Tag: graph

Methodology of a visualization

Introduction

Visual representations of data offer a quick way to express a lot of information. As the old adage goes, a picture is worth a thousand words. One of the facets of digital humanities research is providing information in the form of visuals: graphs, maps, charts, etc.

I was already writing up some notes on a visualization I was creating for the dissertation when I read this excellent blog post by Fred Gibbs (a version of a presentation at the AHA 2015). In this essay I think Fred accurately identifies the digital humanities field as one in need of stepping up to the next level. It is no longer enough to present visuals as humanities research, but it is time to start critiquing what is presented, and for researchers to start explicitly explaining the choices that went into creating that visualization.

With those thoughts in mind, I present the methodology, the decisions, and the visualization of over 200 deaths at the KZ Porta Westfalica Barkhausen, during a one year period.

A change is happening (at least for me) in how data is analyzed. I have a spreadsheet of over 200 deaths, with various information, death date, location, nationality, etc. The desire to create a visualization came from wanting to understand the data and see the commonalities and differences. The first question I had was how many nationalities are represented, and which countries. The second question is what is the distribution of the deaths by month.

**Dataset rows:**
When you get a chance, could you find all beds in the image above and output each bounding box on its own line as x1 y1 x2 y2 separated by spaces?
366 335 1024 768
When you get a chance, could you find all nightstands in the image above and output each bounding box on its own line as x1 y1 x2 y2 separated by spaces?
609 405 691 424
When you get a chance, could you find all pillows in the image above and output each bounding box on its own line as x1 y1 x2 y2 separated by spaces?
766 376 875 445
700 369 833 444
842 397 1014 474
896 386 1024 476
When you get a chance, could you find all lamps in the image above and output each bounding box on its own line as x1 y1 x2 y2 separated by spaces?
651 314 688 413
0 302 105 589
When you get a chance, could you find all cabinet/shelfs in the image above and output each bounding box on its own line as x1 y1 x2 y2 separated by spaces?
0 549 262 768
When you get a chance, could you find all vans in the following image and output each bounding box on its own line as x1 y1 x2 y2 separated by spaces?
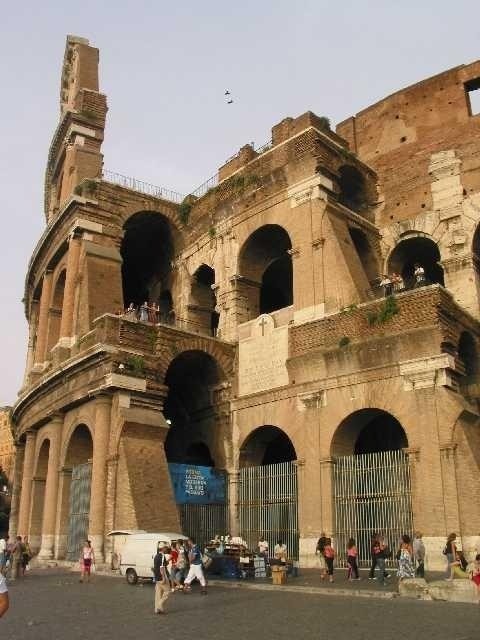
101 528 213 587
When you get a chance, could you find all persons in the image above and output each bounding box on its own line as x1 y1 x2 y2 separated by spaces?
412 263 426 283
379 274 394 296
125 301 161 324
390 270 405 290
154 541 170 615
78 540 97 583
313 531 480 589
151 533 207 595
1 534 32 620
273 540 287 562
254 534 269 557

**To be done:**
- 1) Answer these about the post on visualization methodology:
(a) Who wrote the blog post that the author read while taking notes?
(b) At what event was a version of that post presented?
(c) What was the author's first question about the data?
- 2) Swap "adage" for "saying" in the post on visualization methodology, and write out the part that opens with the words "Introduction" and closes with "creating that visualization.".
The listing comes from a separate source.

**Answers given:**
- 1)
(a) Fred Gibbs
(b) The AHA 2015
(c) How many nationalities are represented, and which countries

- 2)
Introduction

Visual representations of data offer a quick way to express a lot of information. As the old saying goes, a picture is worth a thousand words. One of the facets of digital humanities research is providing information in the form of visuals: graphs, maps, charts, etc.

I was already writing up some notes on a visualization I was creating for the dissertation when I read this excellent blog post by Fred Gibbs (a version of a presentation at the AHA 2015). In this essay I think Fred accurately identifies the digital humanities field as one in need of stepping up to the next level. It is no longer enough to present visuals as humanities research, but it is time to start critiquing what is presented, and for researchers to start explicitly explaining the choices that went into creating that visualization.